Perpetual futures are a type of derivative contract that differs from traditional futures or options contracts in that it does not have a fixed expiration date. This allows traders to hold positions indefinitely until they manually close them or are forcibly liquidated. Perpetual futures enable traders to enter or exit the market at any time. In cryptocurrency trading, perpetual futures are a popular trading method.
Perpetual futures offer greater flexibility, allowing traders to engage in leveraged trading and enter or exit the market at any time. You can read "What is Futures Trading" if you want to learn more about the basics of futures trading.
Spot traders own the underlying asset, whereas futures traders trade contracts that represent the value of a specific cryptocurrency. This is the most fundamental difference between the two. If you want to learn more about the differences between them, feel free to read "Spot Trading vs Futures Trading" for further understanding.
On the MEXC platform, the futures trading fee rate for Maker is 0%, and the fee rate for Taker is 0.02%. For the latest fee rates on the MEXC platform, you can also check the fee rate page on the MEXC official website.
MEXC perpetual futures offer adjustable leverage from 1x to 400x, with the leverage multiplier varying by futures.
Taking the web version as an example, on the MEXC futures trading page, you can adjust the margin mode (isolated or cross) and leverage multiplier. Choose the order type, such as market, enter the quantity, and then click [Open Long] or [Open Short]. If the user accurately predicts the price movement, they will make a profit; otherwise, they will incur a loss.
In the same futures market, if you are using the hedge mode, you can hold both long and short positions simultaneously. However, in the one-way mode, you cannot hold both long and short positions at the same time. For detailed information on one-way and hedge modes, you can read "The Difference Between One-Way Mode and Hedge Mode".
MEXC futures trading currently supports five order types: limit, market, trigger, trailing stop, and post-only. You can read "Placing Different Types of Futures Orders" for detailed information on these order types.
Unrealized PNL is calculated based on fair prices and does not include fees, funding rates, etc.; they are for reference only. Realized PNL, on the other hand, is calculated based on the actual filled price, deducting fees, funding rates, and other costs. Therefore, there is a difference between unrealized and realized PNL.
The difference between perpetual futures and traditional futures is that perpetual futures have no expiration date. Therefore, traders can hold positions indefinitely, unless they are liquidated. To ensure that the market price of perpetual futures does not deviate from the spot price, a mechanism is needed to anchor the price of perpetual futures to the spot price. This is where the funding rate mechanism comes into play.

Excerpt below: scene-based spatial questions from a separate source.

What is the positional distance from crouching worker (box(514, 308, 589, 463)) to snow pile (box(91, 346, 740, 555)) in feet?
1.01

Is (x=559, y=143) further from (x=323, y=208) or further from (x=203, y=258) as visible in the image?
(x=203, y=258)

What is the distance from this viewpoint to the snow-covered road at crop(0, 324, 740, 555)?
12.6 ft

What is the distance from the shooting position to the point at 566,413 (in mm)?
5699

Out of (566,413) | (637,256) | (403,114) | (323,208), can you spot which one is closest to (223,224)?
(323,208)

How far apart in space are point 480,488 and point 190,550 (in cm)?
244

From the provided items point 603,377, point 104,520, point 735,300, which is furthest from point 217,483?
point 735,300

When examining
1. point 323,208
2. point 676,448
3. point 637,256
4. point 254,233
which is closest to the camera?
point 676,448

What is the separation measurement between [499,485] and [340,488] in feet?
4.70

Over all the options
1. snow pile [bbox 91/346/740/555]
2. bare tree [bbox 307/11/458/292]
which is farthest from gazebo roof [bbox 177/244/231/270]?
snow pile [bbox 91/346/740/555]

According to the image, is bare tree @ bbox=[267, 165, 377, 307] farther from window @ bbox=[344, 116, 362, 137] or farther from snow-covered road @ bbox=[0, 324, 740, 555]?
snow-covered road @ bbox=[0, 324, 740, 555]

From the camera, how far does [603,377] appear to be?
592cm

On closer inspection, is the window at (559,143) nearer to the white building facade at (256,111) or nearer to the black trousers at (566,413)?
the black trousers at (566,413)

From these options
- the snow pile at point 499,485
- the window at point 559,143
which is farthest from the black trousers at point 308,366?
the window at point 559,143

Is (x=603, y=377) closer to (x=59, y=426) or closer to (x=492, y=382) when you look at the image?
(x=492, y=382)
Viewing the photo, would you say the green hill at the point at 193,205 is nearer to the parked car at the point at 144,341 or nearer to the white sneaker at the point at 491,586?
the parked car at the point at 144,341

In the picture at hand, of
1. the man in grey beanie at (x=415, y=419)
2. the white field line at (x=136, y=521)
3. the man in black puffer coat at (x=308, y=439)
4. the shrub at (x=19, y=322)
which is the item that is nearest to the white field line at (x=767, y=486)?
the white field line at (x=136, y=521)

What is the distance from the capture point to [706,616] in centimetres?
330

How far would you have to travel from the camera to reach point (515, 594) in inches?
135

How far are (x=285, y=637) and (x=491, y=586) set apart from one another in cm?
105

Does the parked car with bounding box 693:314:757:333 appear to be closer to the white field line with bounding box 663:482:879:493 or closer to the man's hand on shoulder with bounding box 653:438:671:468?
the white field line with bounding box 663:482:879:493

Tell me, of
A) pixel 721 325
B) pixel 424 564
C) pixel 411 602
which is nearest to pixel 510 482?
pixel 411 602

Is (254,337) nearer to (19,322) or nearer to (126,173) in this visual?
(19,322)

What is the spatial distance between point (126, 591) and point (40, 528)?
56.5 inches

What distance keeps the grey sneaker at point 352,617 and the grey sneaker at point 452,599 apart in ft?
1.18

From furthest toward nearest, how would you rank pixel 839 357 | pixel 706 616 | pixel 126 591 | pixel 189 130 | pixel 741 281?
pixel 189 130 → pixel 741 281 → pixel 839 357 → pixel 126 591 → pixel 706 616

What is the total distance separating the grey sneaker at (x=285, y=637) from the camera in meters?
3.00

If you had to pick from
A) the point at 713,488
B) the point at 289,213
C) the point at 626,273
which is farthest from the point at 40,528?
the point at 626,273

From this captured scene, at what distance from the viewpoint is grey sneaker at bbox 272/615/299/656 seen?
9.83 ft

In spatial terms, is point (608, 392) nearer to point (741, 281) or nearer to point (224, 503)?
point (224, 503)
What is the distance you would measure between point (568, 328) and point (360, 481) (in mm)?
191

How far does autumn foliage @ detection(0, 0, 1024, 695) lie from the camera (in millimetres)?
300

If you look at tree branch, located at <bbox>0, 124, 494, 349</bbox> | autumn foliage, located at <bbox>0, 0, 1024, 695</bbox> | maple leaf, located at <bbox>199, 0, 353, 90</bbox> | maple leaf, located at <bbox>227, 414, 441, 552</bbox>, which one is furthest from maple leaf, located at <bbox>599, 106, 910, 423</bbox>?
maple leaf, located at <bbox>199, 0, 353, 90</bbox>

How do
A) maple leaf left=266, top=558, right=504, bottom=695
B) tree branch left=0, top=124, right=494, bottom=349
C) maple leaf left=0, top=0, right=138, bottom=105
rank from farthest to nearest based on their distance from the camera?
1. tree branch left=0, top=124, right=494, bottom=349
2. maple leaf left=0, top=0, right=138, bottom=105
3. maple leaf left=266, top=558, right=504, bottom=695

The primary purpose of the funding rate is to allow the market to self-regulate by periodically exchanging funding costs between long and short positions, thereby anchoring the perpetual futures market price to the spot price. MEXC does not charge any funding fees to users; instead, funding fees are collected between users holding positions.
Typically, MEXC perpetual futures settle funding fees every 8 hours, at 00:00 UTC, 08:00 UTC, and 16:00 UTC. For more information on adjustments to the funding rate settlement frequency, you can check the [Futures Announcements] section in the [Help Center].
Forward Contract (USDT-M Futures)
Long position = (Closing price - Avg. entry price) * Number of holding positions * Futures size
Short position = (Avg. entry price - Closing price) * Number of holding positions * Futures size
Inverse Contract (Coin-M Futures)
Long position = (1/avg. entry price - 1/avg. Closing price) * Number of holding positions * Futures size
Short position = (1/avg. exit price - 1/avg. entry price) * Number of holding positions * Futures size
Forward Contract (USDT-M Futures)
Long position = (Fair price - Avg. entry price) * Number of holding positions * Futures size
Short position = (Avg. entry price - Fair price) * Number of holding positions * Futures size
Inverse Contract (Coin-M Futures)
Long position = (1/avg. entry price - 1/fair price) * Number of holding positions * Futures size
Short position = (1/fair price - 1/avg. entry price) * Number of holding positions * Futures size
Liquidation Condition: Position Margin + Unrealized PNL ≤ Maintenance Margin, liquidation will happen.
Long Position: Liquidation Price = (Maintenance margin - Position margin + Average entry price * Quantity *Futures size) / (Quantity * Futures size)
Short Position:Liquidation Price = (Average entry price * Quantity * Futures size - Maintenance margin + Position margin) / (Quantity x Futures size)
Disclaimer: This information does not provide advice on investment, taxation, legal, financial, accounting, consultation, or any other related services, nor does it constitute advice to purchase, sell, or hold any assets. MEXC Learn provides information for reference purposes only and does not constitute investment advice. Please ensure you fully understand the risks involved and exercise caution when investing. The platform is not responsible for users' investment decisions.